This is amazing. Congrats on the project! I initially started learning rust a few years ago specifically for it's support for compiling to webassembly, as I found it so interesting. This project and the discussion on the post makes me want to get back to it :D
Yeah - I totally agree. Some others on the thread pointed it out as well. I ended up replacing it with a table additionally having the error percentages.
Thanks for the fair critique! I've also mentioned your username in the edit logs at the end of the blog if you don't mind.
That's a major claim. The only thing different in this blog post from my others is that I've embedded an executable python notebook in an iframe.
It's a marimo notebook that runs code using WASM in your browser. That project is open source too, with no exploit as far as I know.

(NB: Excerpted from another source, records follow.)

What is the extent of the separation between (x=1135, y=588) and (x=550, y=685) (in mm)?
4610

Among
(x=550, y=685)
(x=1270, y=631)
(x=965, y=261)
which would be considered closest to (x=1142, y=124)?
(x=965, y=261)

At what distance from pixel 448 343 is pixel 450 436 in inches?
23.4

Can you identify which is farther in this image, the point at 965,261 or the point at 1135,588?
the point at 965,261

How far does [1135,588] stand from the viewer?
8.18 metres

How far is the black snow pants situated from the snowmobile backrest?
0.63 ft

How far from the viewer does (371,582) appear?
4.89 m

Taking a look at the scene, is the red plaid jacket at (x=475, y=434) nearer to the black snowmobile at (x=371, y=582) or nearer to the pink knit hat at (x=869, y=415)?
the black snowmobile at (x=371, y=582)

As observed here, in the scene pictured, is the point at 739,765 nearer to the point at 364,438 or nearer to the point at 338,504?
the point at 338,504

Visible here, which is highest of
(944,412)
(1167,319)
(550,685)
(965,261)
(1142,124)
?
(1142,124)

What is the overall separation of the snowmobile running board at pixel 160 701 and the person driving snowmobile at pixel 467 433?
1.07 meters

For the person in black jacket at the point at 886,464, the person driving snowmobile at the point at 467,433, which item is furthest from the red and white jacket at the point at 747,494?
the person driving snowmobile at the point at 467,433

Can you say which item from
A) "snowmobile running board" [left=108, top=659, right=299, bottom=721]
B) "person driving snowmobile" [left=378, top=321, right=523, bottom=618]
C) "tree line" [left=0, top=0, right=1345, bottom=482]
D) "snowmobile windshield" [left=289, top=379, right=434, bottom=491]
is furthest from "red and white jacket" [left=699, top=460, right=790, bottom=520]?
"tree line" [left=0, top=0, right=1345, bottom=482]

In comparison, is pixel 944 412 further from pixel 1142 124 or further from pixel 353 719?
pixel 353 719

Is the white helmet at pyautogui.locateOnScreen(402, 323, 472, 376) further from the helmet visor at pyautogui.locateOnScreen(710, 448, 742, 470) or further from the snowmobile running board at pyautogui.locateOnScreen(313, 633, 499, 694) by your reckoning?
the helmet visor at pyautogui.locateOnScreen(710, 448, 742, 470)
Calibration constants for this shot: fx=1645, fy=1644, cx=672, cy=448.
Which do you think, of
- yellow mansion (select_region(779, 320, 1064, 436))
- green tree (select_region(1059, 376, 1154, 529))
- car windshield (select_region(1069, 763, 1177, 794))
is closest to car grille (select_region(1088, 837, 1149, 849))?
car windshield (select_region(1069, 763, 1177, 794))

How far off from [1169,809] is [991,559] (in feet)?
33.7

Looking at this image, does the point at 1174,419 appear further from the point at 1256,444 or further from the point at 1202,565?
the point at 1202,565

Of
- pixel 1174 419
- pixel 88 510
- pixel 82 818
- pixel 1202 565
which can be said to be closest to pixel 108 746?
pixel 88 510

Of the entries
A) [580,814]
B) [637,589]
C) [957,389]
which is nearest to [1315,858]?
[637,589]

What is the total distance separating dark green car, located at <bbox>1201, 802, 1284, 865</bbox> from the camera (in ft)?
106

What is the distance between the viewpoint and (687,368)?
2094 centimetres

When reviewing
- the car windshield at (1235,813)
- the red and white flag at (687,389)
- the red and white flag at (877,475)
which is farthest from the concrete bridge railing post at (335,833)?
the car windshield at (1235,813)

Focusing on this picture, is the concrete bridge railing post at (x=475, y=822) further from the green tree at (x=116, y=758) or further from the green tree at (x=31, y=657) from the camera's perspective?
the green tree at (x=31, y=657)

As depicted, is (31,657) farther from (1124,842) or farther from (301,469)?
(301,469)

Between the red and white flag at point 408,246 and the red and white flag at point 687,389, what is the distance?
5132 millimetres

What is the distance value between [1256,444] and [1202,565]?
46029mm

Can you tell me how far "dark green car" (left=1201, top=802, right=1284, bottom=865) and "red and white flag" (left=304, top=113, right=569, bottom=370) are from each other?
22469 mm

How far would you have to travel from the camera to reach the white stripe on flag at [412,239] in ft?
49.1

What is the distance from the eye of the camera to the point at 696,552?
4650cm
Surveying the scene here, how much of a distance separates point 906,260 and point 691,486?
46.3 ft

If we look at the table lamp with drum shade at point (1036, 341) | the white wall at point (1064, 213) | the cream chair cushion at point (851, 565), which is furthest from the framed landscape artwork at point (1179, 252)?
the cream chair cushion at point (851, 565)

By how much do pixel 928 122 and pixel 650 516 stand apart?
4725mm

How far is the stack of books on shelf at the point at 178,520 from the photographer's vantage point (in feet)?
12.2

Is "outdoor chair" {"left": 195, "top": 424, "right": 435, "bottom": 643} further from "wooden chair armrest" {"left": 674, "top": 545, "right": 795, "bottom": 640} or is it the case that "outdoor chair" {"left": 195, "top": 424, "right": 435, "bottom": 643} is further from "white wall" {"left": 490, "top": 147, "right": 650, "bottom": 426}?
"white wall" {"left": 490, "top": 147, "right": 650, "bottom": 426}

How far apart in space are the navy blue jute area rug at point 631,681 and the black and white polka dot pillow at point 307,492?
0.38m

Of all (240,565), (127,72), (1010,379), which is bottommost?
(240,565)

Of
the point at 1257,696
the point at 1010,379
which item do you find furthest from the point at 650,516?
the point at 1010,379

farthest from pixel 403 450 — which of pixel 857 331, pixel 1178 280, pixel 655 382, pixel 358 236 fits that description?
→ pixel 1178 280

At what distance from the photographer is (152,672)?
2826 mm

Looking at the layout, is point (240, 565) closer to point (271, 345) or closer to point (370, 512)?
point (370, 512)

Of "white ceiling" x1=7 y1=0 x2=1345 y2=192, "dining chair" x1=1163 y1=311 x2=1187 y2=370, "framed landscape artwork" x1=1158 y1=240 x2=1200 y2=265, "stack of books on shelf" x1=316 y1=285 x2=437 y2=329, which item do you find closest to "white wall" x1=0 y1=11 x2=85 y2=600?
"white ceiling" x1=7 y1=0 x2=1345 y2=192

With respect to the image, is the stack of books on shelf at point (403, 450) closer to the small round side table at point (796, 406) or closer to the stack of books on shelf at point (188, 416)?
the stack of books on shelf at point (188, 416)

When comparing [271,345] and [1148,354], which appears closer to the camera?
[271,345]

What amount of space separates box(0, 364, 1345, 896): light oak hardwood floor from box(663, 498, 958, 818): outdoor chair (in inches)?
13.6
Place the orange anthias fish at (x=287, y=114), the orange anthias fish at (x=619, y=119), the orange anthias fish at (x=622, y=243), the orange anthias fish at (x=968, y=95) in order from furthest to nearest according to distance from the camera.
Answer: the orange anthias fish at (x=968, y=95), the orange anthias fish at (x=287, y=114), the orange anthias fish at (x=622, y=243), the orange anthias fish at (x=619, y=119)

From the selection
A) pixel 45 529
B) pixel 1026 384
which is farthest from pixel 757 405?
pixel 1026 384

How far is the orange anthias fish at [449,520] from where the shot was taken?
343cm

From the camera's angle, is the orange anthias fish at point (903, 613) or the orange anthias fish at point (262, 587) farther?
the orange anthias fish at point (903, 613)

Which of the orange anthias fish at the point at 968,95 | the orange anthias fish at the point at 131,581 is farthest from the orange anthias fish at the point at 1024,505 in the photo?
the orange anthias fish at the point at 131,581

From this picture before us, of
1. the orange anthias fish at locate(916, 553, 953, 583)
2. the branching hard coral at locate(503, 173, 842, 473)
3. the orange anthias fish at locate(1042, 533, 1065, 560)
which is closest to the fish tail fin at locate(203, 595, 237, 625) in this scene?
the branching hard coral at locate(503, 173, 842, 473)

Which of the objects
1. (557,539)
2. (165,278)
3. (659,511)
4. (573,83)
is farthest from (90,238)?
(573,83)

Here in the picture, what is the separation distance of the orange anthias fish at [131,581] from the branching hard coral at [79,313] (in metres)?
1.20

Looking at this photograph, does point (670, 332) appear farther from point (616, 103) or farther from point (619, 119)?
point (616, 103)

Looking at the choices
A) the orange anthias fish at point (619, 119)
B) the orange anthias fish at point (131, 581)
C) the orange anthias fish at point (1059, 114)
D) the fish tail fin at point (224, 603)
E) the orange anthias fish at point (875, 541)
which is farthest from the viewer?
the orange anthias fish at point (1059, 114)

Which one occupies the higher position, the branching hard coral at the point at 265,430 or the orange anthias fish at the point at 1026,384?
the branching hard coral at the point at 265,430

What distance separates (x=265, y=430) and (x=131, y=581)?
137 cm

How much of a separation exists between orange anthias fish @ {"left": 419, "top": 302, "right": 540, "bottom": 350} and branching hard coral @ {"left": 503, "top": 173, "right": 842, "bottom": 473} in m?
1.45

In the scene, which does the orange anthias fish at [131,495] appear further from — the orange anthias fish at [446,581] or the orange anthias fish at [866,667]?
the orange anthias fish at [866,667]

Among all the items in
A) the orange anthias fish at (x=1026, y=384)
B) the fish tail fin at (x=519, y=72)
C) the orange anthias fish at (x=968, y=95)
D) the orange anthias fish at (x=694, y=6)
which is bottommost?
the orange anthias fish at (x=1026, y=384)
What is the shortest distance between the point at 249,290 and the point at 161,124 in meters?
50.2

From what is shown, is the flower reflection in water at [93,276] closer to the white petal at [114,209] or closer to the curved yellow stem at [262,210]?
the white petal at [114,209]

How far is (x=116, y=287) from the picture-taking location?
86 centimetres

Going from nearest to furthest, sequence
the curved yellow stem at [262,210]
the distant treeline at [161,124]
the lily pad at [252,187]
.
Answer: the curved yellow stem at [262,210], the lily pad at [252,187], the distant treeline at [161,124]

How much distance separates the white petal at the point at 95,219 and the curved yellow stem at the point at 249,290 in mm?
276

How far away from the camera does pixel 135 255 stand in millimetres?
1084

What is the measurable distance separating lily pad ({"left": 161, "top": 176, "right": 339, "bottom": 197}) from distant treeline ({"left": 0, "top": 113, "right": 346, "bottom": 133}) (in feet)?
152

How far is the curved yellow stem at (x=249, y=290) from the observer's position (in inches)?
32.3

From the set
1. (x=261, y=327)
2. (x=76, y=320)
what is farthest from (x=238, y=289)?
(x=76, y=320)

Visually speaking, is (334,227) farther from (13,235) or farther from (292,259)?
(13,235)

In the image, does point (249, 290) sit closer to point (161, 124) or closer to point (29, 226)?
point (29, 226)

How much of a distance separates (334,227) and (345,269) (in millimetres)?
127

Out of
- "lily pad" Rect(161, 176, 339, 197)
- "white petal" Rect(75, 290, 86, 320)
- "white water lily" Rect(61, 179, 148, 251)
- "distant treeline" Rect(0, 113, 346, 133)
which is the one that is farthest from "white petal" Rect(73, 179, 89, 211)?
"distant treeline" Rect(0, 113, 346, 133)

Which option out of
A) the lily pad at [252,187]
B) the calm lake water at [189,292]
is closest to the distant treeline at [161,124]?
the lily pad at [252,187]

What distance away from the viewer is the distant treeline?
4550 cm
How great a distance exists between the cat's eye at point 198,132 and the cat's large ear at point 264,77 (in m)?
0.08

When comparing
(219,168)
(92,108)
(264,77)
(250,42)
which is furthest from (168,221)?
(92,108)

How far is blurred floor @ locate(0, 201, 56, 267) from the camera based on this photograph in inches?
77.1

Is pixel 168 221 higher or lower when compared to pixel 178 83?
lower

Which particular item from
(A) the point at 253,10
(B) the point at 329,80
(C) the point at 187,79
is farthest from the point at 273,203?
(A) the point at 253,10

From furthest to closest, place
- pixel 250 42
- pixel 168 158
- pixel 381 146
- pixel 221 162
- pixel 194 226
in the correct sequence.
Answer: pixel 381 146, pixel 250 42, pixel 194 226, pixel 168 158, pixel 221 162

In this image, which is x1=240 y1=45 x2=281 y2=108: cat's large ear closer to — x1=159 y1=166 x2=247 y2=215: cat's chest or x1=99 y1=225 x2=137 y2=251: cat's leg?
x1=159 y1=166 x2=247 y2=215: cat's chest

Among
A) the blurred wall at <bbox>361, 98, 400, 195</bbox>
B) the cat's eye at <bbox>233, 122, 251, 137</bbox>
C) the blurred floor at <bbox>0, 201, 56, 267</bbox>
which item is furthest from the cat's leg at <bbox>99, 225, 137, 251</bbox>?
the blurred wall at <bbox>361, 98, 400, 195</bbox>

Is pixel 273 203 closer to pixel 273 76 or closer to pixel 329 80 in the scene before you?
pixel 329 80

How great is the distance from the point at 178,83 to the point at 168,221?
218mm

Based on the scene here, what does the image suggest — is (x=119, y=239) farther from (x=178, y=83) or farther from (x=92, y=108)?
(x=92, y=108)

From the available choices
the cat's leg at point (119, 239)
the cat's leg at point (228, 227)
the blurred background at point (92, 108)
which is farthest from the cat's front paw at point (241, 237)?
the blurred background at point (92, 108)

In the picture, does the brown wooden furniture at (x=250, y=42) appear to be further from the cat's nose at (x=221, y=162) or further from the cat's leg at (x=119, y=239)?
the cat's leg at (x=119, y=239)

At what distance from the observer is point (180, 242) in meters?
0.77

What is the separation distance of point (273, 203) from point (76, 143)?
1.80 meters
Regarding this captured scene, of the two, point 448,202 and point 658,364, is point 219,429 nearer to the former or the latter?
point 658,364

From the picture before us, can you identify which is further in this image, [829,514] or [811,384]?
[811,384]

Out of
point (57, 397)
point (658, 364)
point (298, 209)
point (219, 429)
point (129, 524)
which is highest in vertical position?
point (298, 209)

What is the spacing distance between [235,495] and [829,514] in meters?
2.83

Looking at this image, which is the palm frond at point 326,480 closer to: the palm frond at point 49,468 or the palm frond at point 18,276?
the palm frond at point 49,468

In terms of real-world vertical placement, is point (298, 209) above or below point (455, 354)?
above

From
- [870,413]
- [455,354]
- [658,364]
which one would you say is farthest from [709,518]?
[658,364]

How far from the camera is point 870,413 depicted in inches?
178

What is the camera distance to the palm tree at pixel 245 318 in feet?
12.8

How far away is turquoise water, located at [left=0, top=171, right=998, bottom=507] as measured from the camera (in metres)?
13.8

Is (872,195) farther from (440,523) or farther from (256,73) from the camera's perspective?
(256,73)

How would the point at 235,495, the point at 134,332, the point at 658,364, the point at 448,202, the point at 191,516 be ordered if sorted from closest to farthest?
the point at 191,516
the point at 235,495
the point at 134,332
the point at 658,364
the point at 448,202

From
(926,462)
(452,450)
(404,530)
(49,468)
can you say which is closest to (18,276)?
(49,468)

I would be happy to be wrong on this one. But I've gotten two pretty convincing threat notifications when visiting the page from the Sentinel One antivirus platform saying that my msedge process had been compromised by a known exploit.
I'll try to get more details.
I should note, I do not believe the site is malicious, but i am worried about 3rd party compromise of the site without the owner's knowledge
I see, that's strange. Yeah, feel free to share the details/logs with me - you can open an issue on my blog's repo with the relevant details and system info.
However, I'm still suspecting it's something specific to your antivirus not knowing what to do with WASM code(which is used on this page). I found something similar on Reddit: https://www.reddit.com/r/eaglercraft/s/heVtPy60lG. I wonder if that's the issue.
You're totally correct, my writeup in that section definitely was not clear. I've updated the blog, hopefully it's better. I've also given you a shoutout in the end of the post in my edit log, if that's cool with you
Sure, thanks. I also saw this sentence, which was not there in the last version (I think):
> That is to say, with n nodes, gaussian integration will approximate your function's integral with a higher order polynomial than a basic technique would - resulting in more accuracy.
This is not really the case, Gaussian integration is still just interpolation on n nodes, but the way of choosing the nodes increases the integration's exactness degree to 2n-1. It's actually more interesting that Gaussian integration does not require any more work in terms of interpolation, but we just choose our nodes better. (Actually, computing the nodes is sometimes more work, but we can do that once and use them forever.)
Thats a cool algorithm!! I couldnt find resources on how it might be used to compute distance functions (though it seems like it can). It seems to be for approximating voronoi diagrams.
The two problems are highly related, which is why it can do both. At the end of the algorithm, you have a per-pixel assignment of the (approximately) closest seed pixel. If you want a voronoi diagram, then you color each pixel according to the identify of its seed pixel. If you want a distance function, then you color it with the distance to that pixel.